## PROMPT
Could you copy exactly the lines below from the one with "IS PHO PALEO" to the one with "There Is No Instance - Sun Tzu Journal", inclusive, leaving out any pictures?

## INFORMATION SHOWN
Segment Open

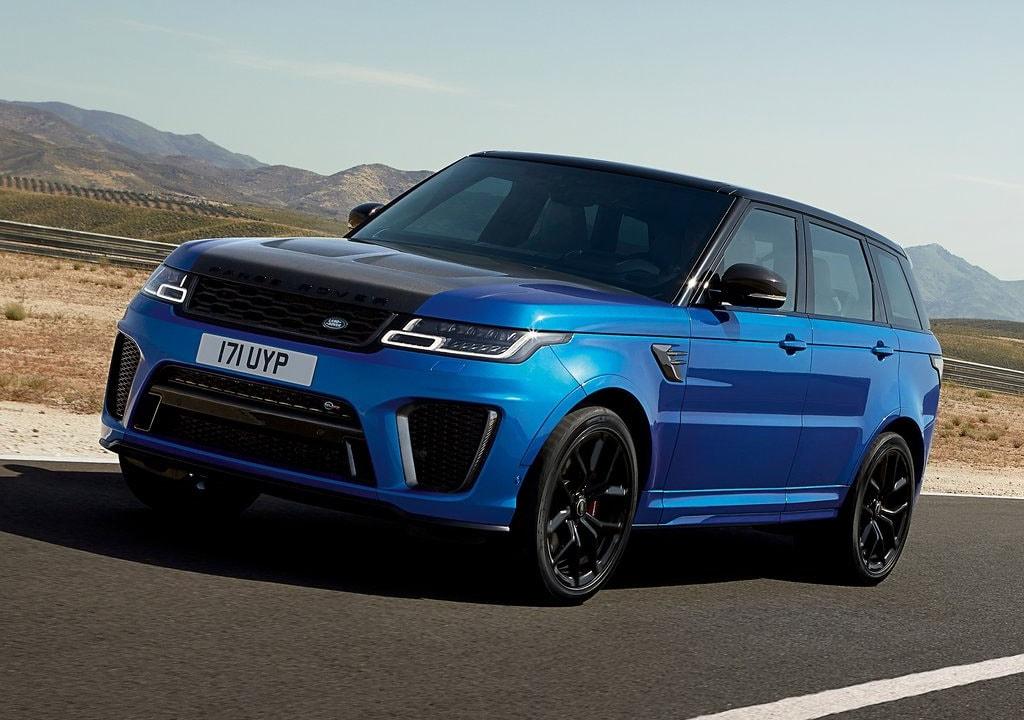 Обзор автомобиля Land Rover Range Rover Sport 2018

Segment Closed
Segment Open

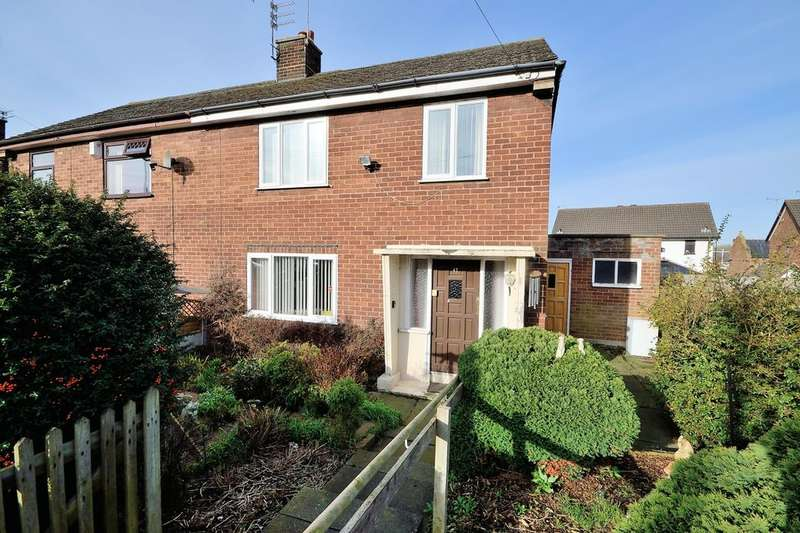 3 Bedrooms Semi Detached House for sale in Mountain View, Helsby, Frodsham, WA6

Segment Closed
Segment Open

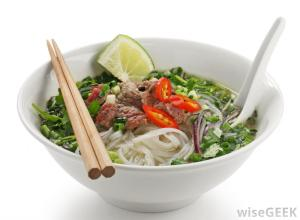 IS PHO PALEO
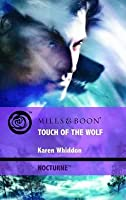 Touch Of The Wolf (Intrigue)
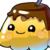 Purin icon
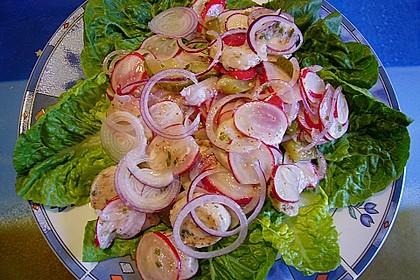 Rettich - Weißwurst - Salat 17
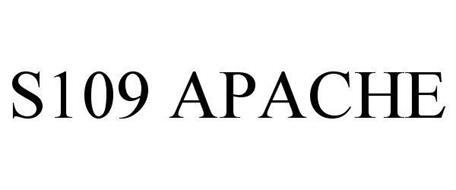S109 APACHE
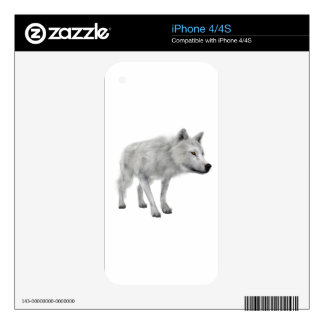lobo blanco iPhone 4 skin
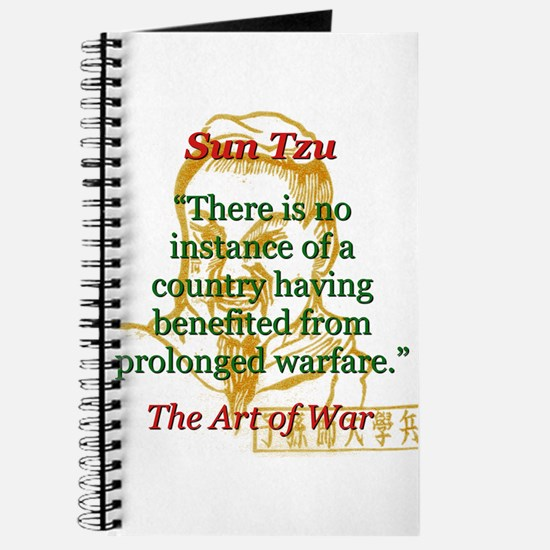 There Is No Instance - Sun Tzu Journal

Segment Closed

## SOLUTION TO THIS TASK
 IS PHO PALEO
 Touch Of The Wolf (Intrigue)
 Purin icon
 Rettich - Weißwurst - Salat 17
S109 APACHE
lobo blanco iPhone 4 skin
 There Is No Instance - Sun Tzu Journal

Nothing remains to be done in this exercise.